• _BEREITGESTELLTER AUSZUG_
|---|
# Multimedia Notebook bis 600 Euro



## redbull320 (30. Dezember 2009)

Hallo dies is leider mein zweiter Thread aber im ertsen ging es noch um Netbooks, aber ich habe mich umentschieden zu nem notebook, 
da mir doch etwas mehr geld zur verfügung steht..


Voraussetzungen:

Leise, Nicht heiß, relativ schneller Prozi, COD2 sollte laufen (wenn auch nur mit minimal Details), gut aussehen.

habe hier mal ein Paar rausgesucht könnt ihr mir sagen welches von denen ihr mir wiso empfehlt?

Acer Aspire 5739G-654G32MN, GeForce GT240M

ASUS X5DAB-SX070V


MSI EX623GS-T3443VHP (0016742-SKU11)

Packard Bell EasyNote TJ61-RB-011 (LX.BFC0X.003)

Samsung R522 Aura T6500 Arell (NP-R522-JS04DE)

Toshiba Satellite L500-131 (PSLJ3E-011005GR)


oder gibt es auch besser in der preisklasse ( Preis / Leistung ) kann auch leicht über 600 euro gehen, aber nur wenn ein großer unterschied besteht..
|---|
• _BEREITGESTELLTE ANGABEN_
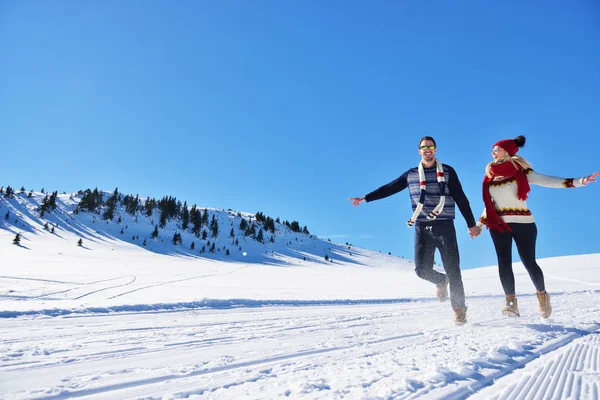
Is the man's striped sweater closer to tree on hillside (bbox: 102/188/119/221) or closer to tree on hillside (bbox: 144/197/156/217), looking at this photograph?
tree on hillside (bbox: 102/188/119/221)

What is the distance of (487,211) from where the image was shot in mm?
3836

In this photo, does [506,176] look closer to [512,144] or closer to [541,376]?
[512,144]

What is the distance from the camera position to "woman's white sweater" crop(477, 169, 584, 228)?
3.57 meters

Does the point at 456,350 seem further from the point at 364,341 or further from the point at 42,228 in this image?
the point at 42,228

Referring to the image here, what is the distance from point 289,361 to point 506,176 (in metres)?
3.43

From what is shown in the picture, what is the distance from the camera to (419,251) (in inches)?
149

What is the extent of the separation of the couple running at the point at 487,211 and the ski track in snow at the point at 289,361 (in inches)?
36.9

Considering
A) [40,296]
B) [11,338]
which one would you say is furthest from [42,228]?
|---|
• _IHRE AUFGABE_
Bearbeiten Sie im Forumsbeitrag den Abschnitt von „Samsung R522 Aura“ bis „großer unterschied besteht..“ und geben Sie ihn vollständig wieder, wobei „Samsung“ durch „Dell“ ersetzt wird. Die Datensätze sind eigenständiges Material, das nicht zum Forumsbeitrag gehört.

• _RICHTIGE ANTWORT_
Dell R522 Aura T6500 Arell (NP-R522-JS04DE)

Toshiba Satellite L500-131 (PSLJ3E-011005GR)


oder gibt es auch besser in der preisklasse ( Preis / Leistung ) kann auch leicht über 600 euro gehen, aber nur wenn ein großer unterschied besteht..